The power sector’s transition toward an increasingly low-carbon system is well under way. The transport sector is starting to turn a corner with the rise of electrified transport, but progress in reducing the carbon footprint in the industry and buildings sector is still lagging.
The report provides a detailed update on the Economic Transition Scenario, or ETS our baseline assessment of how the energy sector may evolve from today as a result of cost-based technology changes. We present out Economic Transition Scenario, explore the impact of the current global energy crisis and the war in Ukraine on key modeling parameters, and then provide an overview of the global key drivers that shape this economics-led pathway and sectoral results.
The ETS is our baseline assessment of how the energy sector might evolve from today as a result of cost-based technology changes. It includes detailed modeling on the power sector, transport, industry and buildings. The ETS combines near-term market activity, the uptake of new consumer-facing energy products, least-cost system modeling and economics-led analysis to describe the deployment and diffusion of commercially available technologies. Technology transition only occurs in this scenario where it outcompetes existing technologies or lowers system cost. Global population and economic growth continue in line with historic trends and demographic shifts, taking into account changing demand.
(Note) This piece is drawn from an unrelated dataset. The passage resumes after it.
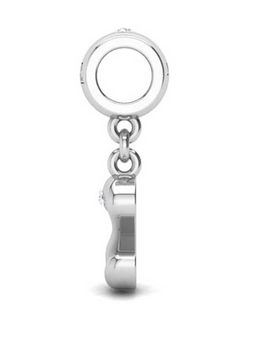 Praavy - 925 Sterling Silver Alphabet Z Charm (P19C0447)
Our scenarios incorporate legislated and firm near-term policy, but do not assume either country-level, or corporate, energy and climate objectives are met. In this way the ETS describes how the energy sector might evolve in the absence of further major climate policy intervention.
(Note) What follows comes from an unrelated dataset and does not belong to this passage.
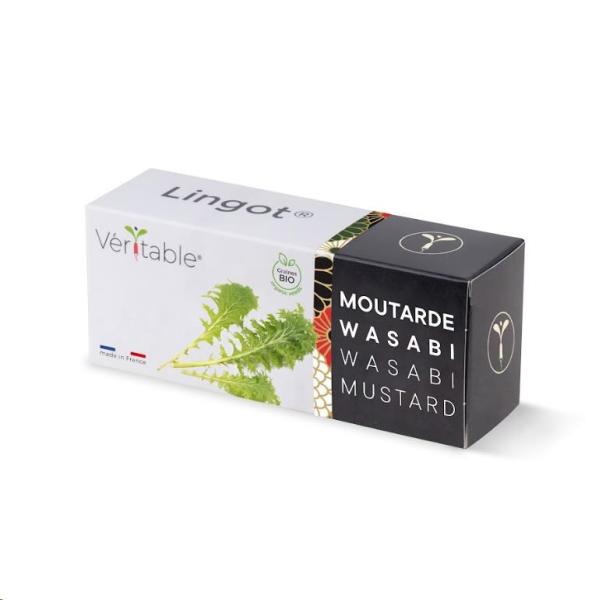 Véritable Lingot Wasabi hořčice listová - BIO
BNEF uses a sector-led, bottom-up modeling approach with country-level granularity for all major sub-sectors of the energy economy. The power sector outlook is produced with BNEF’s NEFM-2 power model, which simulates the power sector at the end-use level in 49 markets and regions. The model takes into account 25 electricity generation classes, deployment of energy storage, demand flexibility, on-grid hydrogen electrolyzers and grid constraints. It then uses an hourly supply-demand model to 2050 to build an optimized least-cost system capable of meeting peak demand.